Ephemeral Containers for Live Debugging

When investigating a node under pressure, ephemeral containers can be your best live debug tool:

  • Unlike normal containers, ephemeral containers can be injected into a running pod.

  • Useful for exploring file usage, logs, or networking inside pods that are in CrashLoop or Terminating state.

  • Great for analyzing why ephemeral storage or PIDs are spiking.

Example:

kubectl debug -it <pod-name> --image=busybox --target=<container-name>

You get a shell inside the namespace of the target container without restarting it.
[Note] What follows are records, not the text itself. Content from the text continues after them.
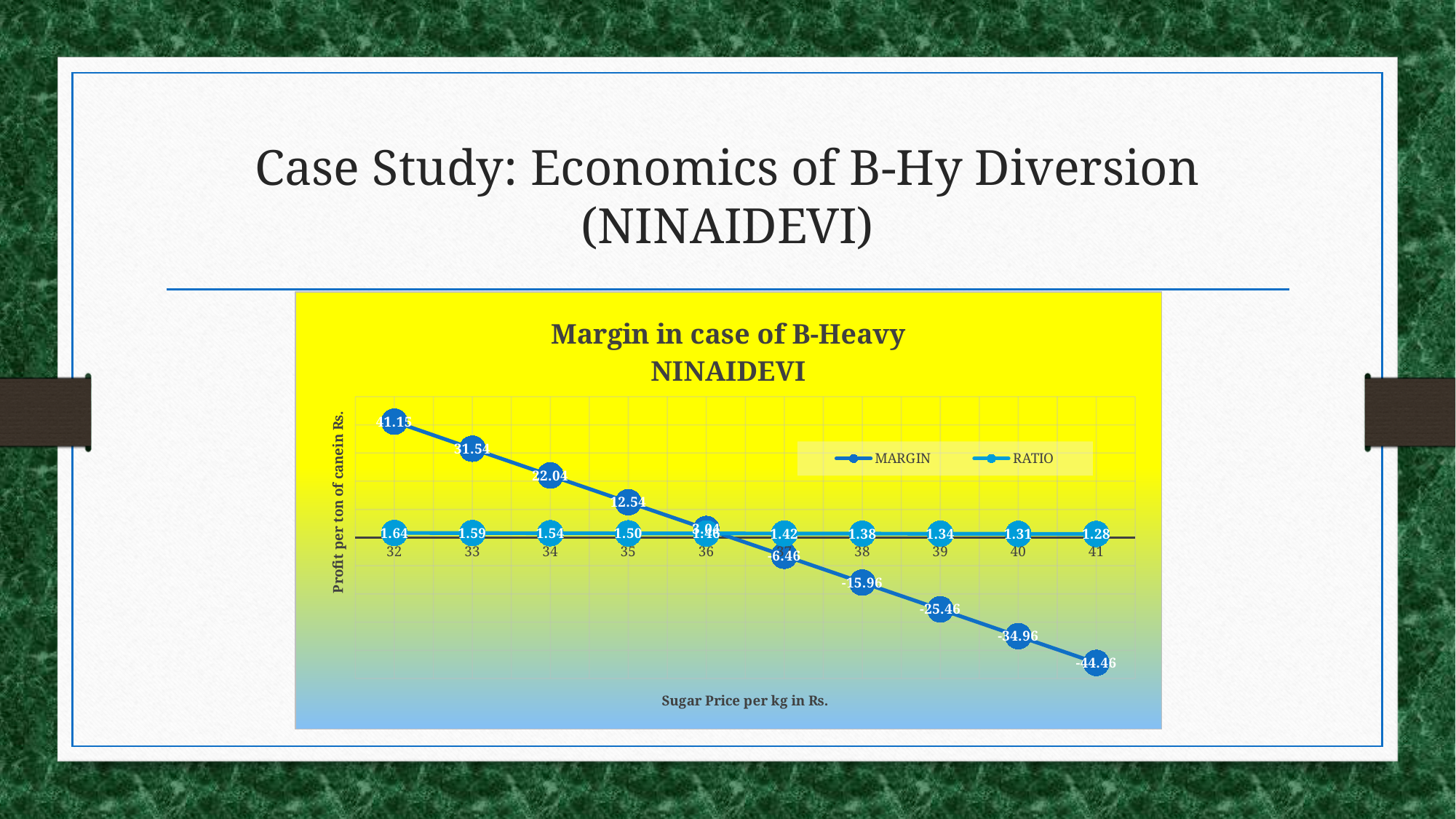
What is the MARGIN value at a sugar price of 33? 31.54 What is the RATIO value at a sugar price of 40? 1.31 Does the MARGIN series rise or fall as the sugar price increases? Fall How many series does the legend list? 2 At which sugar price is the MARGIN value lowest? 41 What is the difference between the MARGIN values at sugar prices 33 and 34? 9.50 How many sugar price points are plotted on the x axis? 10 What kind of chart is shown on the slide? Line chart Which has the larger RATIO value: sugar price 33 or sugar price 39? 33 What is the title of the x axis? Sugar Price per kg in Rs. What is the MARGIN value at a sugar price of 41? -44.46 What is the RATIO value at a sugar price of 32? 1.64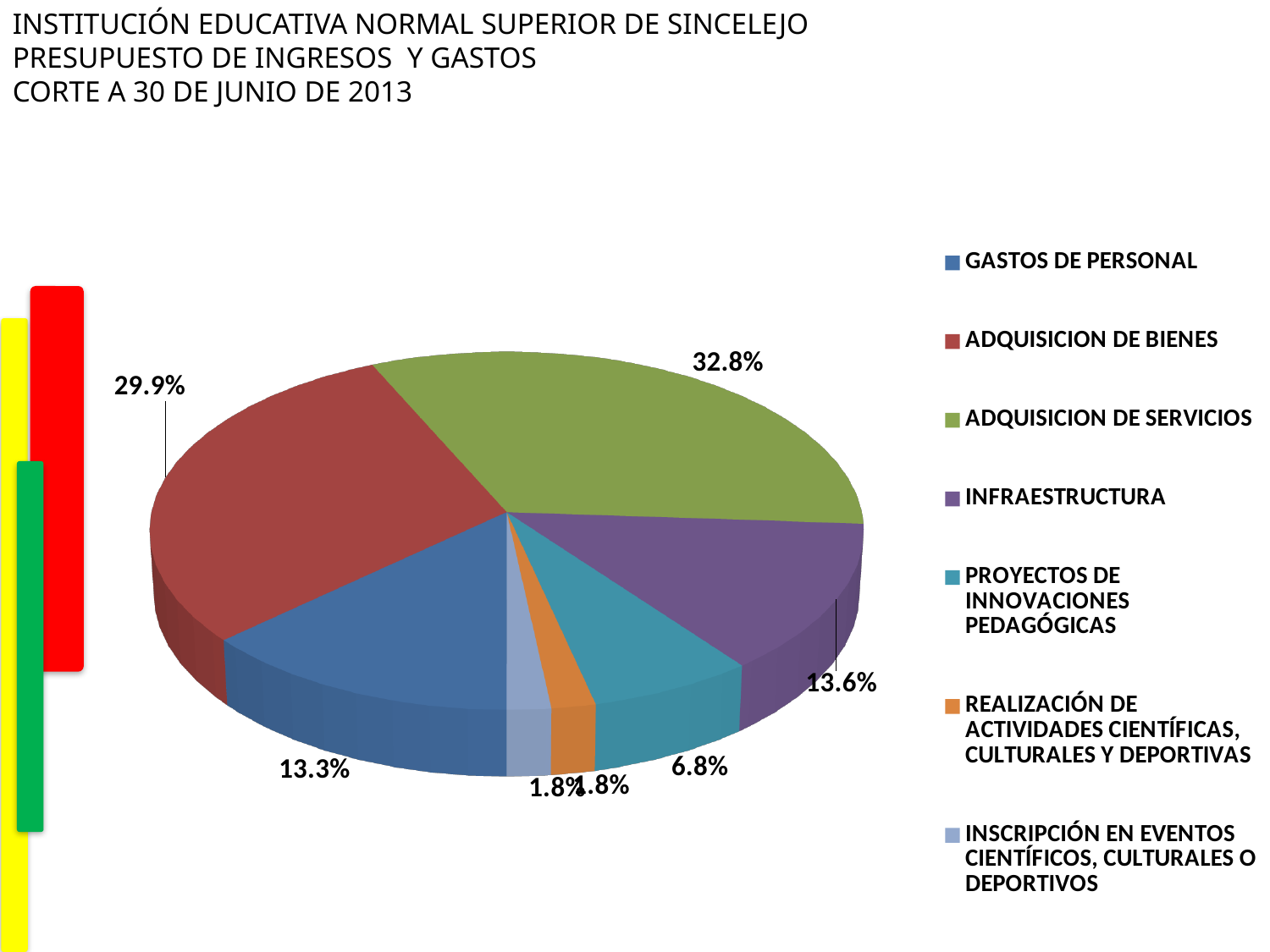
What is the value shown for INFRAESTRUCTURA? 13.6% How many entries does the legend list? 7 Which is larger, the share for ADQUISICION DE BIENES or the share for INFRAESTRUCTURA? ADQUISICION DE BIENES What is the value shown for PROYECTOS DE INNOVACIONES PEDAGÓGICAS? 6.8% How many slices does the pie chart have? 7 What share of the pie does ADQUISICION DE SERVICIOS represent? 32.8% What share of the pie does ADQUISICION DE BIENES represent? 29.9% What is the value shown for GASTOS DE PERSONAL? 13.3% Which category has the largest share of the pie? ADQUISICION DE SERVICIOS What kind of chart is shown on the slide? pie chart What is the difference between the shares of ADQUISICION DE SERVICIOS and ADQUISICION DE BIENES? 2.9% What is the smallest percentage shown on the pie chart? 1.8%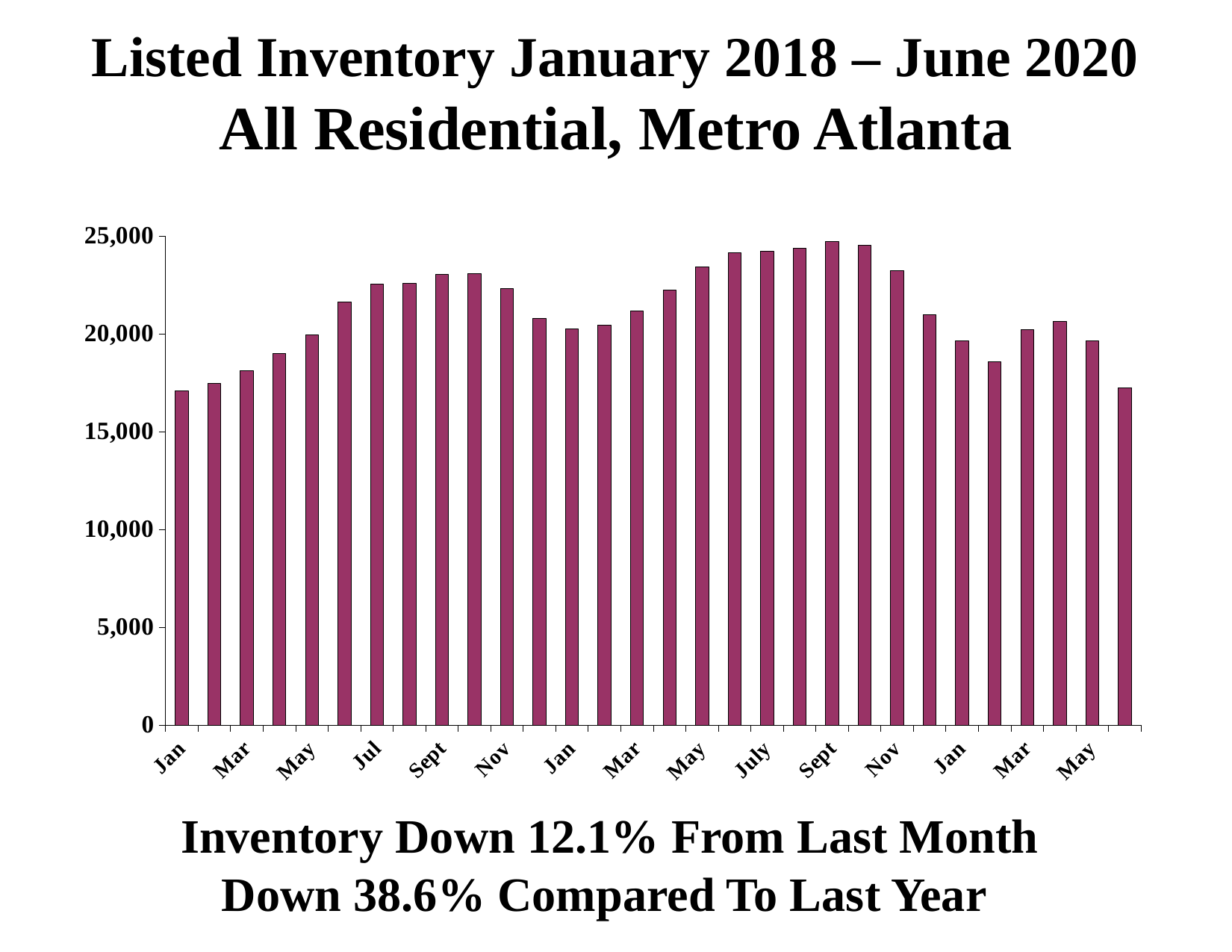
Do the values rise or fall from Sept 2019 to Jan 2020? fall Which is larger, the value for Jul 2018 or the value for Jan 2020? Jul 2018 Is the value for the Mar 2018 bar greater or less than 20,000? less What kind of chart is shown on the slide? bar chart What is the title of the chart? Listed Inventory January 2018 – June 2020 All Residential, Metro Atlanta Do the values rise or fall from Jan 2018 to Sept 2018? rise Is the value for the Jul 2018 bar greater or less than 20,000? greater How many bars (months) are plotted in the chart? 30 Is the value for the first Jan bar (January 2018) greater or less than 20,000? less Which is larger, the value for Sept 2019 or the value for Jan 2018? Sept 2019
These advanced signalsTopologyManager, MemoryManager, NodeLocal DNSCache, and ephemeral container debugging — won’t matter for every workload.

But for HPC, AI, GPU workloads, or high-density SaaS clusters, they can make the difference between:

  • Smooth operations, or

  • Mystery evictions and wasted cloud spend.

Keep an eye on the latest Kubernetes Enhancement Proposals (KEPs) for resource management , they’re the roadmap to what’s next.

🔗 Resources

Conclusion & Next Steps

Kubernetes evictions are not your enemy — they’re your cluster’s emergency brake, designed to keep nodes alive when resources run out. But when evictions catch you off guard, they can quietly break critical apps, ruin SLAs, and drain cloud budgets with hidden rescheduling and cold-start costs.

The fix is not luck — it’s engineering discipline.
By mastering QoS classes, setting realistic resource requests and limits, and enforcing ephemeral storage controls, you decide which workloads survive when resources run thin.

In 2025 and beyond, tools like Karpenter, Bottlerocket, and smarter scheduling policies make right-sizing nodes and automating placement far more efficient — but they only pay off when paired with good FinOps hygiene. Unexpected evictions are expensive; preventing them is cheap compared to the cost of lost trust and wasted infrastructure.

If you take only one action today:
1. Audit your workloads.
2. Check your BestEffort pods.
3. Set storage limits.
4. Deploy autoscaling.
5. Monitor node signals before the kubelet must react for you.

When you combine sound resource governance with modern Kubernetes scheduling, you run leaner, break less often, and spend smarter , all while keeping your clusters resilient under real-world production pressure.

Evictions keep your nodes healthy.
Preparation keeps your business healthy.

More Resources

Kubernetes Pod Eviction: Commands & Usage Reference

Command/YAML

What It Does

kubectl get events --sort-by='.lastTimestamp' --field-selector reason=Evicted

List recent events, filtered to show pods evicted by kubelet.

kubectl describe pod <pod-name>

Inspect pod status, look for Evicted reason or OOMKilled.

kubectl describe node <node-name>

View node conditions like MemoryPressure, DiskPressure, PIDPressure.

kubectl top nodes

Show current CPU and memory usage for all nodes.

kubectl top pods --all-namespaces

Show resource usage for all pods in all namespaces.

kubectl taint nodes <node-name> key=value:NoSchedule

Mark a node with a taint to repel unwanted pods unless they tolerate it.

kubectl scale deployment <name> --replicas=<number>

Manually scale a Deployment up or down to test autoscaling behaviors.

kubectl debug -it <pod-name> --image=busybox --target=<container-name>

Launch an ephemeral container for live debugging inside a running pod.

HPA YAML

Define a Horizontal Pod Autoscaler that adjusts replicas based on CPU or memory.

VPA YAML

Define a Vertical Pod Autoscaler that automatically adjusts pod requests/limits.

PriorityClass YAML

Create a class that prioritizes critical pods to survive eviction longer.

Tolerations YAML

Allow pods to tolerate node taints (e.g., critical workload isolation).

PodDisruptionBudget YAML

Ensure a minimum number of pods stay available during voluntary disruptions.

Ephemeral Storage Limits YAML

Explicitly limit ephemeral-storage to prevent unbounded disk usage.

kubectl apply -f https://k8s.io/examples/admin/dns/dns-cache.yaml

Deploy NodeLocal DNSCache for local DNS resolution to reduce PID load.